Collected data entries

::::

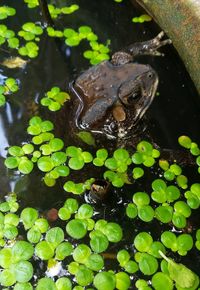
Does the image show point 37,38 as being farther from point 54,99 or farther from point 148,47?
point 148,47

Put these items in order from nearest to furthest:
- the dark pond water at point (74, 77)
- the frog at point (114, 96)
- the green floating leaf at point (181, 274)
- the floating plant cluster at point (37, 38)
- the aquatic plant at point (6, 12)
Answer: the green floating leaf at point (181, 274) < the dark pond water at point (74, 77) < the frog at point (114, 96) < the floating plant cluster at point (37, 38) < the aquatic plant at point (6, 12)

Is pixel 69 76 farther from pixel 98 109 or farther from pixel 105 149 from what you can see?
pixel 105 149

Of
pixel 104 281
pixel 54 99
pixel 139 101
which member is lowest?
pixel 104 281

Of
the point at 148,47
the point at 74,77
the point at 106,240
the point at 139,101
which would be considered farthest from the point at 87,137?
the point at 148,47

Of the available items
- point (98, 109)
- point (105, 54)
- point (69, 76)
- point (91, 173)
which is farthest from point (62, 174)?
point (105, 54)

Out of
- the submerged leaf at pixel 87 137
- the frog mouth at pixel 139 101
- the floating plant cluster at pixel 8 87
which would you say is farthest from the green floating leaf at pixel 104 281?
the floating plant cluster at pixel 8 87

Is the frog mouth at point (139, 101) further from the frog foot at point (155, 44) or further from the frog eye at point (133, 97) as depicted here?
the frog foot at point (155, 44)
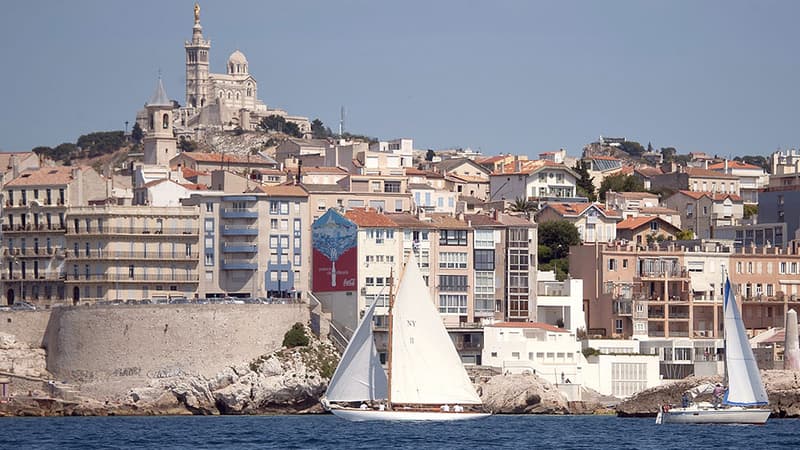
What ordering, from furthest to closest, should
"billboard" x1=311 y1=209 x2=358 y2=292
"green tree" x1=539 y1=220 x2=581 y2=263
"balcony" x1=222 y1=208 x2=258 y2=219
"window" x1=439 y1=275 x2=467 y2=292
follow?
"green tree" x1=539 y1=220 x2=581 y2=263 → "balcony" x1=222 y1=208 x2=258 y2=219 → "window" x1=439 y1=275 x2=467 y2=292 → "billboard" x1=311 y1=209 x2=358 y2=292

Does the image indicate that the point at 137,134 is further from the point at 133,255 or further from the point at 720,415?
the point at 720,415

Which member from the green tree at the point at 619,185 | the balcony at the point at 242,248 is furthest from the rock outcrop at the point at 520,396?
the green tree at the point at 619,185

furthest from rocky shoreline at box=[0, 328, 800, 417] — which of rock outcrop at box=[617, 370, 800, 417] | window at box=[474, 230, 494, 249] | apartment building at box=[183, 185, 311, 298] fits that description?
window at box=[474, 230, 494, 249]

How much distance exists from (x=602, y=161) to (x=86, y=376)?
7820 centimetres

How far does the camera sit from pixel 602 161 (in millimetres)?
161250

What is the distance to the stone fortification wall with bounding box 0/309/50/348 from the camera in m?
94.1

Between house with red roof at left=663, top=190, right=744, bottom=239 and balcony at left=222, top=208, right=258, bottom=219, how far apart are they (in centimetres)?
3832

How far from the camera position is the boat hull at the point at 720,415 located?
257ft

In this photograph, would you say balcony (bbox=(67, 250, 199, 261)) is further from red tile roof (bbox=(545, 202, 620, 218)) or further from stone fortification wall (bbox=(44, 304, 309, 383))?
red tile roof (bbox=(545, 202, 620, 218))

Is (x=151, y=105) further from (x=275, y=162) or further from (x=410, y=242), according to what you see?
(x=410, y=242)

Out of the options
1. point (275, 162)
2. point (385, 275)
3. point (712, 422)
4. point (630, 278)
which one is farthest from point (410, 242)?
point (275, 162)

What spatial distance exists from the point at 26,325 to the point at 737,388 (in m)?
36.8

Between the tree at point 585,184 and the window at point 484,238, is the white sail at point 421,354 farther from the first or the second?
the tree at point 585,184

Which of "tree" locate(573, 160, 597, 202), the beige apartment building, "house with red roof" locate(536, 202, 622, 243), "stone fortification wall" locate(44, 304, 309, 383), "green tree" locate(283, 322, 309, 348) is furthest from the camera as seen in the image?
"tree" locate(573, 160, 597, 202)
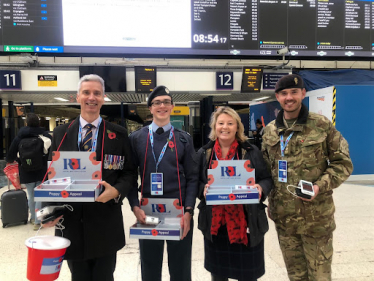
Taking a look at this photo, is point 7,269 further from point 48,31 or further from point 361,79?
point 361,79

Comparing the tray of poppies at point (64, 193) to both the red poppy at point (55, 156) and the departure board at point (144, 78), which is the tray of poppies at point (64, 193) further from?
the departure board at point (144, 78)

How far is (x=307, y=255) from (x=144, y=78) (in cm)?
472

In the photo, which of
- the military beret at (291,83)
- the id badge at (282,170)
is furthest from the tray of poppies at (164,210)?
the military beret at (291,83)

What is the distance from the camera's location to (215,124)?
6.26 ft

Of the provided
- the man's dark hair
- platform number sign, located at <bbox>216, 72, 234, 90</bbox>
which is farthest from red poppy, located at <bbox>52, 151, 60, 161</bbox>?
platform number sign, located at <bbox>216, 72, 234, 90</bbox>

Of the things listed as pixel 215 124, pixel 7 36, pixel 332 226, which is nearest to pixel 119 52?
pixel 7 36

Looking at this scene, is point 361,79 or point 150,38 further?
point 361,79

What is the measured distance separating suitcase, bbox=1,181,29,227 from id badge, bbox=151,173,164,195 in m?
3.28

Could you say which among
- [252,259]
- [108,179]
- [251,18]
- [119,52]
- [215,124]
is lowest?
[252,259]

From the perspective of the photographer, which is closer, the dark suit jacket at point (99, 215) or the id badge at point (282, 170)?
the dark suit jacket at point (99, 215)

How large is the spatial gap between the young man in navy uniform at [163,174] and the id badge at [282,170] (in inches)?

::::

Omit every picture, and otherwise quote the entries exactly.

> **The answer**
Does the image show point 37,38 as being farther from point 54,99 or farther from point 148,47?
point 148,47

Put these items in order from nearest to furthest:
- the dark pond water at point (74, 77)
- the frog at point (114, 96)
- the green floating leaf at point (181, 274)
- the floating plant cluster at point (37, 38)
- the aquatic plant at point (6, 12)
Answer: the green floating leaf at point (181, 274) < the dark pond water at point (74, 77) < the frog at point (114, 96) < the floating plant cluster at point (37, 38) < the aquatic plant at point (6, 12)

Is pixel 69 76 farther from pixel 98 109 or farther from pixel 105 149 from what you can see?
pixel 105 149

Of
pixel 104 281
pixel 54 99
pixel 139 101
which member is lowest?
pixel 104 281

Of
the point at 148,47
the point at 74,77
the point at 106,240
the point at 139,101
which would be considered farthest from the point at 87,137?
the point at 148,47

Of the available items
- point (98, 109)
- point (105, 54)
- point (69, 76)
- point (91, 173)
which is farthest from point (62, 174)?
point (105, 54)

Out of
- the submerged leaf at pixel 87 137
- the frog mouth at pixel 139 101
- the floating plant cluster at pixel 8 87
which would you say is farthest from the green floating leaf at pixel 104 281?
the floating plant cluster at pixel 8 87

Is the frog mouth at point (139, 101) further from the frog foot at point (155, 44) or further from the frog eye at point (133, 97) as depicted here?
the frog foot at point (155, 44)
What ordering, from furthest to closest, should
"billboard" x1=311 y1=209 x2=358 y2=292
"green tree" x1=539 y1=220 x2=581 y2=263
"balcony" x1=222 y1=208 x2=258 y2=219
"window" x1=439 y1=275 x2=467 y2=292
follow?
"green tree" x1=539 y1=220 x2=581 y2=263 → "balcony" x1=222 y1=208 x2=258 y2=219 → "window" x1=439 y1=275 x2=467 y2=292 → "billboard" x1=311 y1=209 x2=358 y2=292

Does the image indicate that the point at 137,134 is further from the point at 133,255 or further from the point at 720,415?
the point at 720,415

Which member from the green tree at the point at 619,185 | the balcony at the point at 242,248 is furthest from the rock outcrop at the point at 520,396?
the green tree at the point at 619,185

furthest from rocky shoreline at box=[0, 328, 800, 417] — which of rock outcrop at box=[617, 370, 800, 417] | window at box=[474, 230, 494, 249] | apartment building at box=[183, 185, 311, 298] fits that description?
window at box=[474, 230, 494, 249]

How much distance exists from (x=602, y=161) to (x=86, y=376)?
7820 centimetres

How far does the camera sit from pixel 602 161 (in millimetres)?
161250

What is the distance to the stone fortification wall with bounding box 0/309/50/348 from the camera in m?
94.1

Between house with red roof at left=663, top=190, right=744, bottom=239 and balcony at left=222, top=208, right=258, bottom=219, how far apart are they (in centimetres)?
3832

How far from the camera position is the boat hull at the point at 720,415 located?
257ft

In this photograph, would you say balcony (bbox=(67, 250, 199, 261)) is further from red tile roof (bbox=(545, 202, 620, 218)) or further from stone fortification wall (bbox=(44, 304, 309, 383))?
red tile roof (bbox=(545, 202, 620, 218))

Is (x=151, y=105) further from (x=275, y=162) or further from (x=410, y=242), according to what you see?
(x=410, y=242)

Out of the options
1. point (275, 162)
2. point (385, 275)
3. point (712, 422)
4. point (630, 278)
which one is farthest from point (410, 242)?
point (275, 162)

What spatial distance exists from the point at 26,325 to the point at 737,388 (in m)?
36.8

Between the tree at point 585,184 and the window at point 484,238, is the white sail at point 421,354 farther from the first or the second?
the tree at point 585,184

Which of "tree" locate(573, 160, 597, 202), the beige apartment building, "house with red roof" locate(536, 202, 622, 243), "stone fortification wall" locate(44, 304, 309, 383), "green tree" locate(283, 322, 309, 348) is furthest from the camera as seen in the image?
"tree" locate(573, 160, 597, 202)
Taking a look at this photo, is point 7,269 further from point 48,31 or further from point 361,79?
point 361,79

Comparing the tray of poppies at point (64, 193) to both the red poppy at point (55, 156) and the departure board at point (144, 78), which is the tray of poppies at point (64, 193) further from?
the departure board at point (144, 78)

How far is (x=307, y=255) from (x=144, y=78) (in cm)?
472

In the photo, which of
- the military beret at (291,83)
- the id badge at (282,170)
is furthest from the tray of poppies at (164,210)?
the military beret at (291,83)

What is the distance from the camera's location to (215,124)?
6.26 ft

Of the provided
- the man's dark hair
- platform number sign, located at <bbox>216, 72, 234, 90</bbox>
which is farthest from red poppy, located at <bbox>52, 151, 60, 161</bbox>?
platform number sign, located at <bbox>216, 72, 234, 90</bbox>

Of the things listed as pixel 215 124, pixel 7 36, pixel 332 226, which is nearest to pixel 119 52?
pixel 7 36

Looking at this scene, is point 361,79 or point 150,38 further?
point 361,79

What is the measured distance separating suitcase, bbox=1,181,29,227 from id badge, bbox=151,173,164,195 in m?
3.28

Could you say which among
- [252,259]
- [108,179]
- [251,18]
- [119,52]
- [215,124]
is lowest?
[252,259]

From the perspective of the photographer, which is closer, the dark suit jacket at point (99, 215) or the id badge at point (282, 170)?
the dark suit jacket at point (99, 215)

How large is the spatial gap between the young man in navy uniform at [163,174] and the id badge at [282,170] (in inches)?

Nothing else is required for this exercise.